YOUR OBJECTIVE: Format every line below as a JSON list of strings, one string per line, with blank lines and the pictures left out.
------------
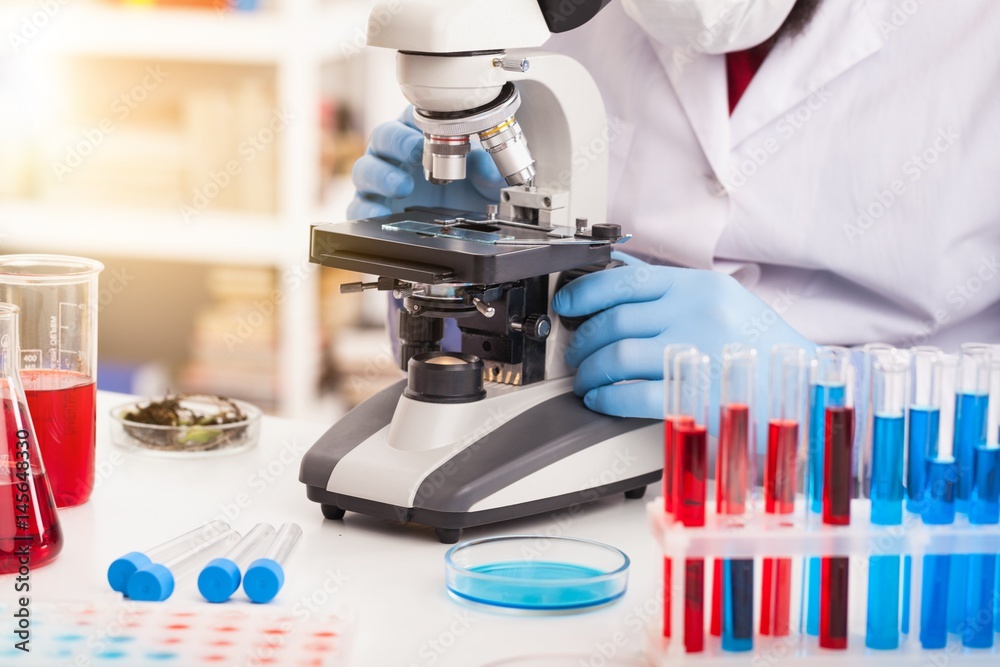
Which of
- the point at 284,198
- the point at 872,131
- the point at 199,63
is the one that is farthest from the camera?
the point at 199,63

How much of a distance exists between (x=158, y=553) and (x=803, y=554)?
51 cm

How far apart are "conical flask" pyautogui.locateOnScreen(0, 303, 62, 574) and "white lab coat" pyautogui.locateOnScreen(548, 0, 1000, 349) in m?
0.79

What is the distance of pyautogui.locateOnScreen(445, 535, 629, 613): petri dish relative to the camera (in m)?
0.89

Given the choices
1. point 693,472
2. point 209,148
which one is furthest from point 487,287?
point 209,148

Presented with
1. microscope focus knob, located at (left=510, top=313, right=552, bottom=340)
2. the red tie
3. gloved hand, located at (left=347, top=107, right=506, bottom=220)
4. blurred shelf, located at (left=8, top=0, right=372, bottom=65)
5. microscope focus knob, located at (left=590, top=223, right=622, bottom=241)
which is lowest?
microscope focus knob, located at (left=510, top=313, right=552, bottom=340)

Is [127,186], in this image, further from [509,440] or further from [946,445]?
[946,445]

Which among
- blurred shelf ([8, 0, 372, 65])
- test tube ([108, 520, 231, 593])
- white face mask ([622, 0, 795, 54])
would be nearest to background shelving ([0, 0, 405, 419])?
blurred shelf ([8, 0, 372, 65])

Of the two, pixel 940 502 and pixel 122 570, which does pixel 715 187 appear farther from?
pixel 122 570

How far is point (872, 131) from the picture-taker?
135 centimetres

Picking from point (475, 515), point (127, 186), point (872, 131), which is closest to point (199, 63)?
point (127, 186)

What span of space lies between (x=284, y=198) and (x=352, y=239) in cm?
160

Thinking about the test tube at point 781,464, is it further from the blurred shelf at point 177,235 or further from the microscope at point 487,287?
the blurred shelf at point 177,235

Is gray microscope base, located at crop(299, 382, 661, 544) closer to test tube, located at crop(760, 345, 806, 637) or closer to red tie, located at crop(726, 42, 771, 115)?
test tube, located at crop(760, 345, 806, 637)

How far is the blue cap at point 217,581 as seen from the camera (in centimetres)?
88
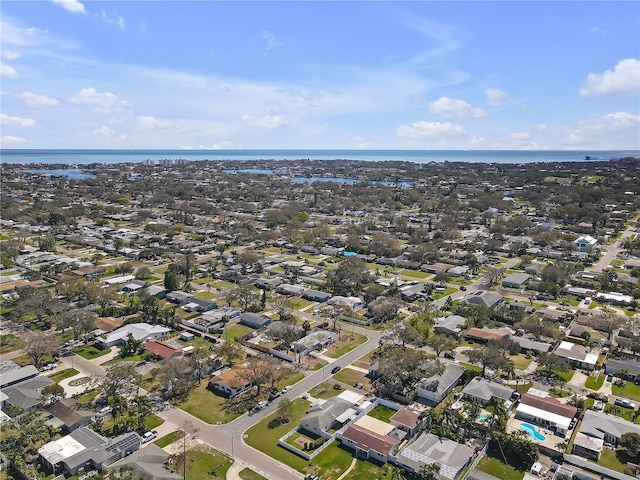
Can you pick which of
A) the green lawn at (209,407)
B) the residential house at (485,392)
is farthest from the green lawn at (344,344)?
the residential house at (485,392)

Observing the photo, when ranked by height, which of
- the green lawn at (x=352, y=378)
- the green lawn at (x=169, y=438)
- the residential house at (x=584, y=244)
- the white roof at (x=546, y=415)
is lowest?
the green lawn at (x=352, y=378)

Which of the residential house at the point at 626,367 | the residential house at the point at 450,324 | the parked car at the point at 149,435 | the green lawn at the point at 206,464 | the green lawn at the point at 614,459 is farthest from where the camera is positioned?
the residential house at the point at 450,324

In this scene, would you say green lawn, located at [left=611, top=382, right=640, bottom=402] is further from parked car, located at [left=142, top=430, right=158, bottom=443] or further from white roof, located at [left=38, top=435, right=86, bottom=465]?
white roof, located at [left=38, top=435, right=86, bottom=465]

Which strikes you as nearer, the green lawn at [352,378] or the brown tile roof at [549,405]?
the brown tile roof at [549,405]

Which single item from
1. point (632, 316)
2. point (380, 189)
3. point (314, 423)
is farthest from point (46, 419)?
point (380, 189)

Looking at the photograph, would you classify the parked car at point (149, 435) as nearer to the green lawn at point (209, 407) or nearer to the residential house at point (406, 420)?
the green lawn at point (209, 407)
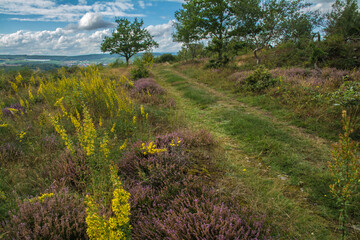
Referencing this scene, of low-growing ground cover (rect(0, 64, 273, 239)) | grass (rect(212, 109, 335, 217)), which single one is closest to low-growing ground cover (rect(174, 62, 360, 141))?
grass (rect(212, 109, 335, 217))

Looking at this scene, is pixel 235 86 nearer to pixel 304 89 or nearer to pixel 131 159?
pixel 304 89

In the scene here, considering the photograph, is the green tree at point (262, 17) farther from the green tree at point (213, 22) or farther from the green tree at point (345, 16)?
the green tree at point (345, 16)

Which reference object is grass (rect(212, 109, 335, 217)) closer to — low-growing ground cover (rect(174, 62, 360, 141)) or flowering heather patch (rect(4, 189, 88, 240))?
low-growing ground cover (rect(174, 62, 360, 141))

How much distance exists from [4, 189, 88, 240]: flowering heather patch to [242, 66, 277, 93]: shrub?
30.9 feet

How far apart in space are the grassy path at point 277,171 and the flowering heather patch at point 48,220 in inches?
79.3

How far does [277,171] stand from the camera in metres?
3.77

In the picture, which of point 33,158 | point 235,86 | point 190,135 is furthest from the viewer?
point 235,86

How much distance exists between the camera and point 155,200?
2596mm

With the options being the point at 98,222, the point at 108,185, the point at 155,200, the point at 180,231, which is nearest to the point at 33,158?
the point at 108,185

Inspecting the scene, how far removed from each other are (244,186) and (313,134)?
136 inches

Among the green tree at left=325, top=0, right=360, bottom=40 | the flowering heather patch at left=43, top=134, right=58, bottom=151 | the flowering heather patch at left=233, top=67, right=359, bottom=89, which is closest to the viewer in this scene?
the flowering heather patch at left=43, top=134, right=58, bottom=151

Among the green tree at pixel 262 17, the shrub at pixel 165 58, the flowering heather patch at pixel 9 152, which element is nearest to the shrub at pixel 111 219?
the flowering heather patch at pixel 9 152

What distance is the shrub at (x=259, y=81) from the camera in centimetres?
927

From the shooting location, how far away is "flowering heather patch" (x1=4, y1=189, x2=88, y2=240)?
197 centimetres
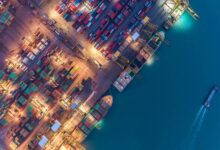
------------
EXERCISE SOLUTION:
[
  "Which of",
  "- the point at 284,198",
  "- the point at 872,131",
  "- the point at 199,63",
  "is the one that is farthest from the camera?",
  "the point at 199,63",
  "How much of a distance exists between (x=158, y=553) and (x=803, y=554)?",
  "51 cm",
  "How far apart are \"conical flask\" pyautogui.locateOnScreen(0, 303, 62, 574) and \"white lab coat\" pyautogui.locateOnScreen(548, 0, 1000, 349) in m?",
  "0.79",
  "What is the distance of pyautogui.locateOnScreen(445, 535, 629, 613): petri dish relative to the camera (in m)?",
  "0.89",
  "Given the choices",
  "1. point 693,472",
  "2. point 209,148",
  "which one is furthest from point 487,287?",
  "point 209,148",
  "Presented with",
  "1. microscope focus knob, located at (left=510, top=313, right=552, bottom=340)",
  "2. the red tie",
  "3. gloved hand, located at (left=347, top=107, right=506, bottom=220)",
  "4. blurred shelf, located at (left=8, top=0, right=372, bottom=65)",
  "5. microscope focus knob, located at (left=590, top=223, right=622, bottom=241)",
  "which is lowest?",
  "microscope focus knob, located at (left=510, top=313, right=552, bottom=340)",
  "Is [127,186], in this image, further from [509,440] or further from [946,445]?",
  "[946,445]",
  "Which among",
  "- blurred shelf ([8, 0, 372, 65])",
  "- test tube ([108, 520, 231, 593])",
  "- white face mask ([622, 0, 795, 54])",
  "would be nearest to background shelving ([0, 0, 405, 419])?",
  "blurred shelf ([8, 0, 372, 65])",
  "Of the two, pixel 940 502 and pixel 122 570, which does pixel 715 187 appear farther from?",
  "pixel 122 570",
  "How far is point (872, 131) from the picture-taker?",
  "135 centimetres",
  "Picking from point (475, 515), point (127, 186), point (872, 131), which is closest to point (199, 63)?",
  "point (127, 186)",
  "What span of space lies between (x=284, y=198) and (x=352, y=239) in cm?",
  "160",
  "Thinking about the test tube at point 781,464, is it further from the blurred shelf at point 177,235 or further from the microscope at point 487,287?",
  "the blurred shelf at point 177,235",
  "Is gray microscope base, located at crop(299, 382, 661, 544) closer to test tube, located at crop(760, 345, 806, 637) or closer to red tie, located at crop(726, 42, 771, 115)?",
  "test tube, located at crop(760, 345, 806, 637)",
  "How far is the blue cap at point 217,581 as seen from the camera (in centimetres)?",
  "88",
  "Can you pick which of",
  "A) the green lawn at (209,407)",
  "B) the residential house at (485,392)",
  "is farthest from the green lawn at (344,344)?",
  "the residential house at (485,392)",
  "Observing the photo, when ranked by height, which of",
  "- the green lawn at (x=352, y=378)",
  "- the green lawn at (x=169, y=438)",
  "- the residential house at (x=584, y=244)",
  "- the white roof at (x=546, y=415)",
  "is lowest?",
  "the green lawn at (x=352, y=378)",
  "Which of the residential house at the point at 626,367 | the residential house at the point at 450,324 | the parked car at the point at 149,435 | the green lawn at the point at 206,464 | the green lawn at the point at 614,459 is farthest from where the camera is positioned?",
  "the residential house at the point at 450,324",
  "In this scene, would you say green lawn, located at [left=611, top=382, right=640, bottom=402] is further from parked car, located at [left=142, top=430, right=158, bottom=443] or further from white roof, located at [left=38, top=435, right=86, bottom=465]?",
  "white roof, located at [left=38, top=435, right=86, bottom=465]",
  "Which strikes you as nearer, the green lawn at [352,378] or the brown tile roof at [549,405]?",
  "the brown tile roof at [549,405]",
  "Which single item from",
  "1. point (632, 316)",
  "2. point (380, 189)",
  "3. point (314, 423)",
  "is farthest from point (46, 419)?",
  "point (380, 189)",
  "Looking at the photograph, would you classify the parked car at point (149, 435) as nearer to the green lawn at point (209, 407) or nearer to the residential house at point (406, 420)?",
  "the green lawn at point (209, 407)",
  "Referencing this scene, of low-growing ground cover (rect(0, 64, 273, 239)) | grass (rect(212, 109, 335, 217)), which single one is closest to low-growing ground cover (rect(174, 62, 360, 141))?",
  "grass (rect(212, 109, 335, 217))",
  "Looking at this scene, is pixel 235 86 nearer to pixel 304 89 or nearer to pixel 131 159?",
  "pixel 304 89",
  "In the scene here, considering the photograph, is the green tree at point (262, 17) farther from the green tree at point (213, 22) or farther from the green tree at point (345, 16)?",
  "the green tree at point (345, 16)",
  "Which reference object is grass (rect(212, 109, 335, 217)) closer to — low-growing ground cover (rect(174, 62, 360, 141)) or flowering heather patch (rect(4, 189, 88, 240))?",
  "low-growing ground cover (rect(174, 62, 360, 141))",
  "How much distance exists from [4, 189, 88, 240]: flowering heather patch to [242, 66, 277, 93]: shrub?",
  "30.9 feet",
  "How far apart in space are the grassy path at point 277,171 and the flowering heather patch at point 48,220 in inches?",
  "79.3",
  "How far does [277,171] stand from the camera in metres?",
  "3.77",
  "In the picture, which of point 33,158 | point 235,86 | point 190,135 is furthest from the viewer?",
  "point 235,86",
  "How much distance exists between the camera and point 155,200?",
  "2596mm",
  "With the options being the point at 98,222, the point at 108,185, the point at 155,200, the point at 180,231, which is nearest to the point at 33,158?",
  "the point at 108,185",
  "Inspecting the scene, how far removed from each other are (244,186) and (313,134)?",
  "136 inches",
  "Among the green tree at left=325, top=0, right=360, bottom=40 | the flowering heather patch at left=43, top=134, right=58, bottom=151 | the flowering heather patch at left=233, top=67, right=359, bottom=89, which is closest to the viewer in this scene?",
  "the flowering heather patch at left=43, top=134, right=58, bottom=151",
  "Among the green tree at pixel 262 17, the shrub at pixel 165 58, the flowering heather patch at pixel 9 152, which element is nearest to the shrub at pixel 111 219?",
  "the flowering heather patch at pixel 9 152",
  "What distance is the shrub at (x=259, y=81) from the camera in centimetres?",
  "927",
  "From the shooting location, how far away is \"flowering heather patch\" (x1=4, y1=189, x2=88, y2=240)?",
  "197 centimetres"
]